# Instructions for the task
Copy out each of the following lines verbatim, from the first to the last.

# Extracted material
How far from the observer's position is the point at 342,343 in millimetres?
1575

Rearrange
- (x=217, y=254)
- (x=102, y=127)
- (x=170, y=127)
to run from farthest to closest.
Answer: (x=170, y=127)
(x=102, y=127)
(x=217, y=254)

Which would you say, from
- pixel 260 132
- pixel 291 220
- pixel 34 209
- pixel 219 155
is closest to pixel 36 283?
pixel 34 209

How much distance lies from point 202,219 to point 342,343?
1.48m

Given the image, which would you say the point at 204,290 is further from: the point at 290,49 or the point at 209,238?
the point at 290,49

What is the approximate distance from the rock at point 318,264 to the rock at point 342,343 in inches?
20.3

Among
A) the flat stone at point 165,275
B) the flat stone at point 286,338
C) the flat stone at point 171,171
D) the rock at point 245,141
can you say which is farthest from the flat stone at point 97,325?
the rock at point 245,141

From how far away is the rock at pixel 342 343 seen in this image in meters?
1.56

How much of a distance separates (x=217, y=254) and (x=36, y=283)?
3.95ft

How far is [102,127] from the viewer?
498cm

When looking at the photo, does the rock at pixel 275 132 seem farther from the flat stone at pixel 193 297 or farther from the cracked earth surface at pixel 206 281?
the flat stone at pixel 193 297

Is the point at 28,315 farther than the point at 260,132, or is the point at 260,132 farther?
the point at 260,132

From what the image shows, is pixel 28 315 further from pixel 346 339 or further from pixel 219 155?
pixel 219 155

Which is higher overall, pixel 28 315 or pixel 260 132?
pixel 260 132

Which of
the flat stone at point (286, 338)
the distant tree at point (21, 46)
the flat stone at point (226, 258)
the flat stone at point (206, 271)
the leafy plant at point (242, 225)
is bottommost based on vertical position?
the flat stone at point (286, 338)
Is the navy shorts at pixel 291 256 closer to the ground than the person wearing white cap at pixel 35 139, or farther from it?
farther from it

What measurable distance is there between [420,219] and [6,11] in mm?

# The answer
How far from the observer's position is the point at 342,343 in millimetres?
1575

Rearrange
- (x=217, y=254)
- (x=102, y=127)
- (x=170, y=127)
to run from farthest to closest.
Answer: (x=170, y=127)
(x=102, y=127)
(x=217, y=254)

Which would you say, from
- pixel 260 132
- pixel 291 220
- pixel 34 209
- pixel 219 155
is closest to pixel 36 283?
pixel 34 209

How much distance lies from point 202,219 to point 342,343?
1.48m

Given the image, which would you say the point at 204,290 is further from: the point at 290,49 or the point at 209,238?
the point at 290,49

What is the approximate distance from the rock at point 318,264 to the rock at point 342,343 in inches?
20.3

Among
A) the flat stone at point 165,275
B) the flat stone at point 286,338
C) the flat stone at point 171,171
D) the rock at point 245,141
can you say which is farthest from the flat stone at point 97,325?
the rock at point 245,141

From how far away is the rock at pixel 342 343 seen in this image in meters?
1.56

How much of a distance separates (x=217, y=254) and (x=36, y=283)?
3.95ft

How far is [102,127] from the viewer?
498cm

When looking at the photo, does the rock at pixel 275 132 seem farther from the flat stone at pixel 193 297 or farther from the cracked earth surface at pixel 206 281?
the flat stone at pixel 193 297

Is the point at 28,315 farther than the point at 260,132, or is the point at 260,132 farther?
the point at 260,132

From what the image shows, is pixel 28 315 further from pixel 346 339 or further from pixel 219 155?
pixel 219 155

Which is higher overall, pixel 28 315 or pixel 260 132?
pixel 260 132

Which of
the flat stone at point (286, 338)
the distant tree at point (21, 46)
the flat stone at point (226, 258)
the flat stone at point (206, 271)
the leafy plant at point (242, 225)
is bottommost based on vertical position?
the flat stone at point (286, 338)
Is the navy shorts at pixel 291 256 closer to the ground than the person wearing white cap at pixel 35 139, or farther from it?
farther from it

What measurable distance is there between [420,219] and [6,11] in mm?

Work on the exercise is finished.